There are a million different terms floating around out there describing all of the different techniques an artist can choose to tattoo your brows. Microblading, nano blading, feathering, ombré, powder brows, stardust… you name it. Often clients will ask for microblading not even realizing the options out there! So — if you have questions about what the heck all those words mean, READ ON!!
First things first, all of the above are considered a tattoo. No matter what technique is used, the pigment will almost always stay in your skin in some capacity. It’s called a semi-permanent tattoo, but only because unlike body art, your brow tattoo needs to get touched up once a year or so. They will almost NEVER fade away entirely, and you’ll always have some pigment left behind.
Now that that’s out of the way, there are two different categories for brow tattoos — Manual and machine techniques. Here’s a breakdown of what these categories include:
Manual techniques: include Microblading Hairstrokes are drawn onto the skin using a tool called a microblade (shock!). The microblade is dipped into a tiny amount of pigment, and a hairstroke pattern is drawn onto the skin to create the illusion of hairs. this is the most natural looking brow tattoo, but is really only idea for clients with normal to dry skin. Oily skin types don’t fare well with microblading and will almost always do better with a machine technique, or powder brows. You can also have some shading done manually by stippling pigment into the skin. I really only use this technique personally when i’m looking for a small amount of shading to add density in areas of the brow that need a little oomph.

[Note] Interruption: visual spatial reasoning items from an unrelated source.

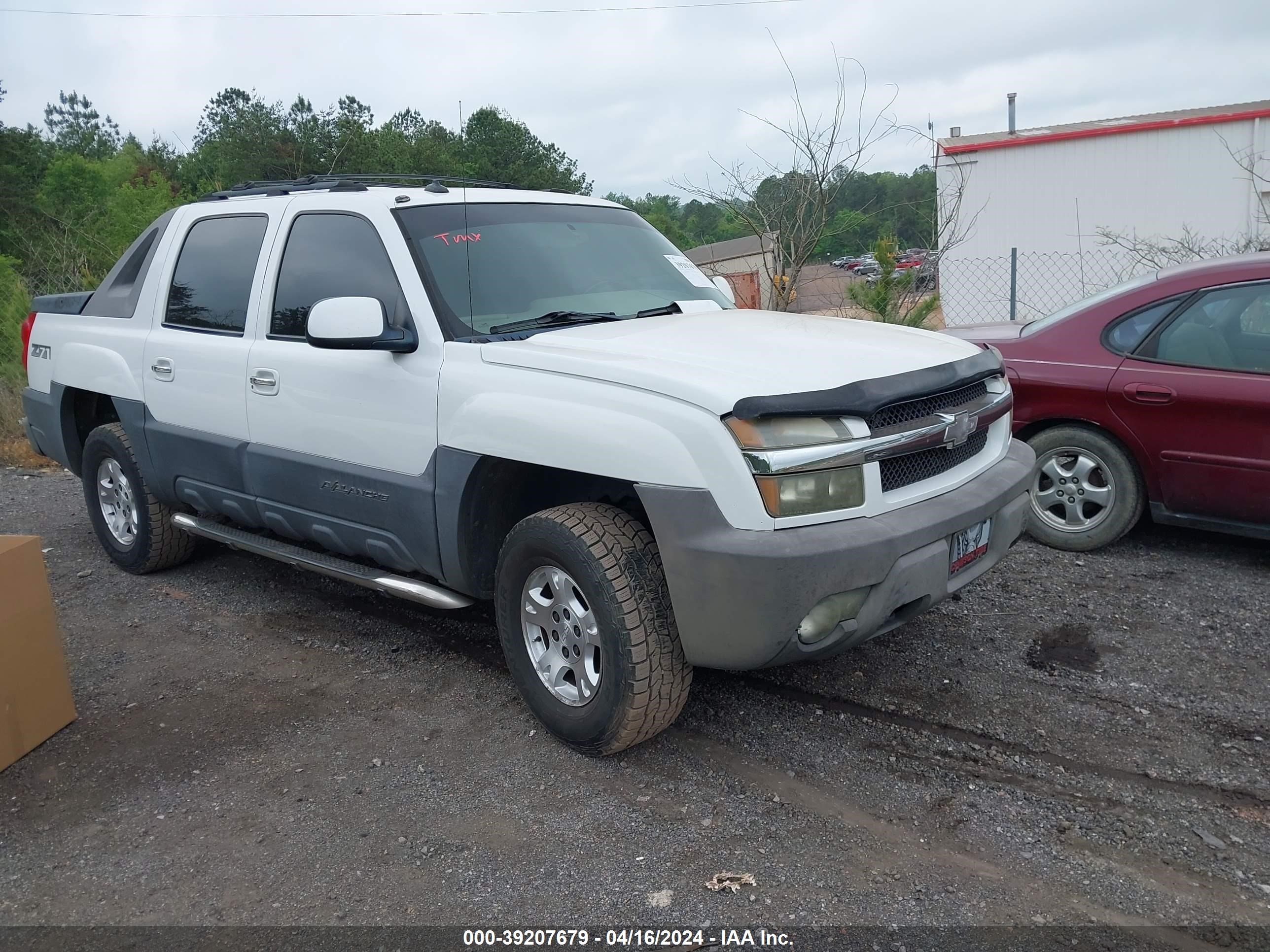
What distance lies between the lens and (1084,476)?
5309 millimetres

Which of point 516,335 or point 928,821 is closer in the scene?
point 928,821

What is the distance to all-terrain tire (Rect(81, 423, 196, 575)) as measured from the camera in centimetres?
539

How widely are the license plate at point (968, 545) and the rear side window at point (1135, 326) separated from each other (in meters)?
2.27

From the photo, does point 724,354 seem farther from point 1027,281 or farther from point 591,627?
point 1027,281

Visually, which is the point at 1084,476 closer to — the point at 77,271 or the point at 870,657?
the point at 870,657

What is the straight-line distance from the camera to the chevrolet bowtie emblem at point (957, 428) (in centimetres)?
335

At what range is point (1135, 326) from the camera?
17.1ft

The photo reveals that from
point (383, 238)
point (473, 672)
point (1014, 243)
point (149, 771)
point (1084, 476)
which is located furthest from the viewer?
point (1014, 243)

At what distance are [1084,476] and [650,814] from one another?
3336 millimetres

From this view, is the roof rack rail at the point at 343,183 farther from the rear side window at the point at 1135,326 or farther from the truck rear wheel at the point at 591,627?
the rear side window at the point at 1135,326

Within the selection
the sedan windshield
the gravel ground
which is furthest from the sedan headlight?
the sedan windshield

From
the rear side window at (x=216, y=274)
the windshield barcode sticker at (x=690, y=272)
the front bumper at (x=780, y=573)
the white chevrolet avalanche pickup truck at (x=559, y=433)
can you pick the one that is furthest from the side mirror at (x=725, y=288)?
the rear side window at (x=216, y=274)

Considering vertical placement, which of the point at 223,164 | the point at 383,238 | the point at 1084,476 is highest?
the point at 223,164

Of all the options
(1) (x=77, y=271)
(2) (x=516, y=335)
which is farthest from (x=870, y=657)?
(1) (x=77, y=271)
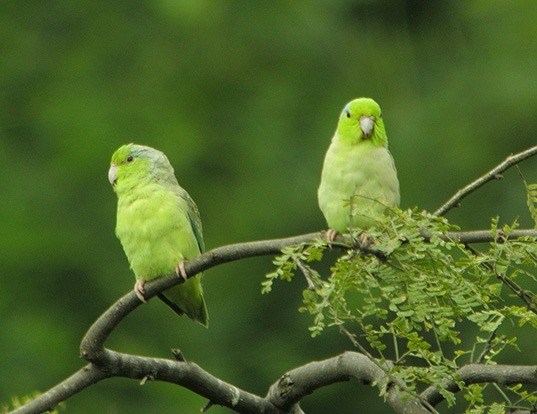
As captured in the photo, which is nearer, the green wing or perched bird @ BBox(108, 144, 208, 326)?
perched bird @ BBox(108, 144, 208, 326)

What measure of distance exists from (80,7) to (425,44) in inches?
198

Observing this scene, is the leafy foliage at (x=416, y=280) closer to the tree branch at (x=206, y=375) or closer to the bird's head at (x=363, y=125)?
the tree branch at (x=206, y=375)

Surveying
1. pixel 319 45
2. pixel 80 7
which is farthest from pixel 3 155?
pixel 319 45

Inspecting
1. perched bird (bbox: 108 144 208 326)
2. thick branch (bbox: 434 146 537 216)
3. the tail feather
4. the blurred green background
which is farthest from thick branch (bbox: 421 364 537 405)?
the blurred green background

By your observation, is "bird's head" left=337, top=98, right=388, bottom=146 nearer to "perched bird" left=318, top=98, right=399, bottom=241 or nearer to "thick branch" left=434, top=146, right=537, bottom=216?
"perched bird" left=318, top=98, right=399, bottom=241

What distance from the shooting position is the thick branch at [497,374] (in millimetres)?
4328

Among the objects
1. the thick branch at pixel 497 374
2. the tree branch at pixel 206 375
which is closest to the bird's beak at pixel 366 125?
the tree branch at pixel 206 375

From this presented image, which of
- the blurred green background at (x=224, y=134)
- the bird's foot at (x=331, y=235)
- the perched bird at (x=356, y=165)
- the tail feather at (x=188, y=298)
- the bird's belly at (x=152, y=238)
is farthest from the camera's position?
the blurred green background at (x=224, y=134)

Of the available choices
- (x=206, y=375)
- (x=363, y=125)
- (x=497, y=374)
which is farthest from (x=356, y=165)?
(x=497, y=374)

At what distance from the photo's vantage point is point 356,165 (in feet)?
19.4

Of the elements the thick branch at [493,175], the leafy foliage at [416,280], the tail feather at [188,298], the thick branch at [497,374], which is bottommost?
the thick branch at [497,374]

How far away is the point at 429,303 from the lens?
3.97 meters

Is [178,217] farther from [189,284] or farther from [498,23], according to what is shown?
A: [498,23]

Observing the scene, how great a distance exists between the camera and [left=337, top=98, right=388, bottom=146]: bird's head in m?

Machine techniques: This one is confusing to explain because it has so many different names! Powder, Ombre, Stardust, Infnity, bla bla bla. The tattoo needle moves in an up-and-down motion at high speed. By running the tattoo needle over the skin (with pigment in the cartridge, of course), pixels of pigment are deposited in the skin. How this pigment looks depends on the motion of the tattoo machine. Some people like a more crisp and defined edge, some want it to look soft and powdery and less obvious. Discuss what you want with your artist (me, ideally — hah) and see which looks best for your face. You can also have hairstrokes done by machine, but i personally haven’t perfected it yet so it’s not something i offer just yet.
Consultations are not a bad idea if you’re unsure about what you want, because often times clients say they want their brows microbladed but they mean ombre. Or they’re super oily, but they’re afraid of machined brows. If you’re picking the right artist, anything they do on your face will look beautiful and as if it belongs on your face.
What do you think? What technique do you think you’d prefer, and why?